Press "Enter" to skip to content

Rust Dust: 5. Tokenizer Redux with Error Handling

There’s a clear problem with the current implementation of the tokenizer library: it only covers the happy code path. We’ve skirted the possibility of an error with all the calls to unwrap(). This is perfectly fine in unit tests, where failing fast is appropriate, but product code must handle errors gracefully — the subject of this post. For an additional perspective, I start with an overview of error handling before Rust. If you’d rather continue reading about Rust, skip to section 2.

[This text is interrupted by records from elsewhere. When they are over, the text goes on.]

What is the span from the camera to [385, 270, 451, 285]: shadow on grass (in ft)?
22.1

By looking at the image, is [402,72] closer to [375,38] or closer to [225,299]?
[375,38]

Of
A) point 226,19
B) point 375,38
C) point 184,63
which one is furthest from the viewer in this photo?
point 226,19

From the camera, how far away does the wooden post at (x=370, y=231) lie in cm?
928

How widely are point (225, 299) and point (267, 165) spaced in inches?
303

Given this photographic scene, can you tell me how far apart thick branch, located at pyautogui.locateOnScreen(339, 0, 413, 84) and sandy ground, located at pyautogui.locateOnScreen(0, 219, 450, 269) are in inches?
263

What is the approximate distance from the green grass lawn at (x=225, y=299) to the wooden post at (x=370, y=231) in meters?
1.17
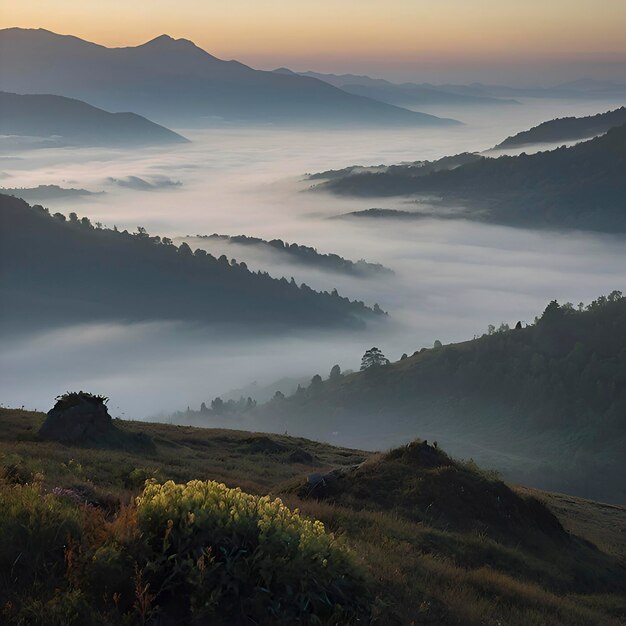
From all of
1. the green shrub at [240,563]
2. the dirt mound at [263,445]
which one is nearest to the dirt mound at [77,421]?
the dirt mound at [263,445]

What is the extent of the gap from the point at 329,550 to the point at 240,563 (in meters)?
1.22

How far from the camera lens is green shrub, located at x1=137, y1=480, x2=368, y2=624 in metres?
8.79

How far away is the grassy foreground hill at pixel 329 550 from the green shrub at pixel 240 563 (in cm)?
3

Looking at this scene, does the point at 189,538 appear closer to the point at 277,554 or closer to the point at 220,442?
the point at 277,554

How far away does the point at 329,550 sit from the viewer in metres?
9.66

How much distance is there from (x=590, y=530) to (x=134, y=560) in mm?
30532


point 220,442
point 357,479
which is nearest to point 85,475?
point 357,479

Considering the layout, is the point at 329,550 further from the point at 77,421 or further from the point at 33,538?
the point at 77,421

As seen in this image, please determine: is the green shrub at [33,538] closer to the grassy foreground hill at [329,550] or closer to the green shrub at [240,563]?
the grassy foreground hill at [329,550]

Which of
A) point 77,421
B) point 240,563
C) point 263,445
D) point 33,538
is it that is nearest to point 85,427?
point 77,421

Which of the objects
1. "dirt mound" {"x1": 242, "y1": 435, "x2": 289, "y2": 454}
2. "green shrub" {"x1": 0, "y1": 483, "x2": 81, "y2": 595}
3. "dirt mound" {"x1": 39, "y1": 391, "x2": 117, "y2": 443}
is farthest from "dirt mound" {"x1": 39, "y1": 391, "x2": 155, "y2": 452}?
"green shrub" {"x1": 0, "y1": 483, "x2": 81, "y2": 595}

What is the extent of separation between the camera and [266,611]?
8789 millimetres

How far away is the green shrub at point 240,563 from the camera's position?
346 inches

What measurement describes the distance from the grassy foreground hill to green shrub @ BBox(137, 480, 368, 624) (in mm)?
26
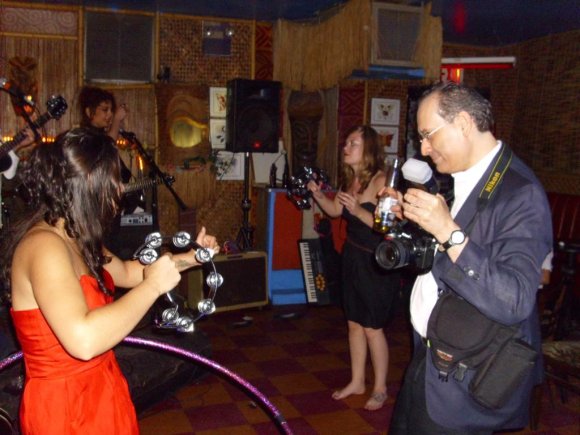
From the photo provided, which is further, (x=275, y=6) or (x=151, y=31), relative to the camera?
(x=151, y=31)

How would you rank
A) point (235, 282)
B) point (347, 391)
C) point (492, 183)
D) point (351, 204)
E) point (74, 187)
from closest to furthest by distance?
point (74, 187) < point (492, 183) < point (351, 204) < point (347, 391) < point (235, 282)

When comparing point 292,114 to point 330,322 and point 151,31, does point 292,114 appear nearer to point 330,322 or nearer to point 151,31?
point 151,31

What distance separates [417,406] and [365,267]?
1809 mm

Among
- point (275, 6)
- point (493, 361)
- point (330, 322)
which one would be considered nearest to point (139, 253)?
point (493, 361)

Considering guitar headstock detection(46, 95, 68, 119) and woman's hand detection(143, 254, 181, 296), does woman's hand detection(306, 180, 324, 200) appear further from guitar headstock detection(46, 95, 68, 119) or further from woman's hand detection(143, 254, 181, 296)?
woman's hand detection(143, 254, 181, 296)

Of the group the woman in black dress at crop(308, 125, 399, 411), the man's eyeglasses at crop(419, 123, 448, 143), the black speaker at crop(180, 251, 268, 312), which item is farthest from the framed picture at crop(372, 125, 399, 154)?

1. Evolution of Error Handling before Rust

Rust’s error handling is, in a way, a throwback to the 1960s, when languages had no support for exceptions. Back then, each fallible operation, e.g. file read or integer arithmetic, returned the status code which had to be acted upon locally. For example, in Fortran IV (IBM, 1956) an I/O error handler was a line label to which the program long-jumped in case of an error:

READ (unit, format, ERR=100) variable
100 CONTINUE
! Handle error here

Things were iffier when it came to the errors that were thrown entirely by the user code, like division by zero or integer overflow. In response, PL/I (IBM, 1964) was the first language to offer exceptions that could be used to handle such conditions declaratively:

ON ZERODIVIDE BEGIN;
    PUT SKIP LIST('Error: Division by zero detected!');
    /* Handle error */
END;

This advance was made possible by an important development in compiler design; from a mechanical translator of the high level code to the machine instructions, compilers began inserting logic that was never written by the programmer, e.g. runtime checks if the denominator is zero. Moreover, what compilers had to do to implement certain features depended on the instruction set and the OS, so compilers began optimizing for target architectures.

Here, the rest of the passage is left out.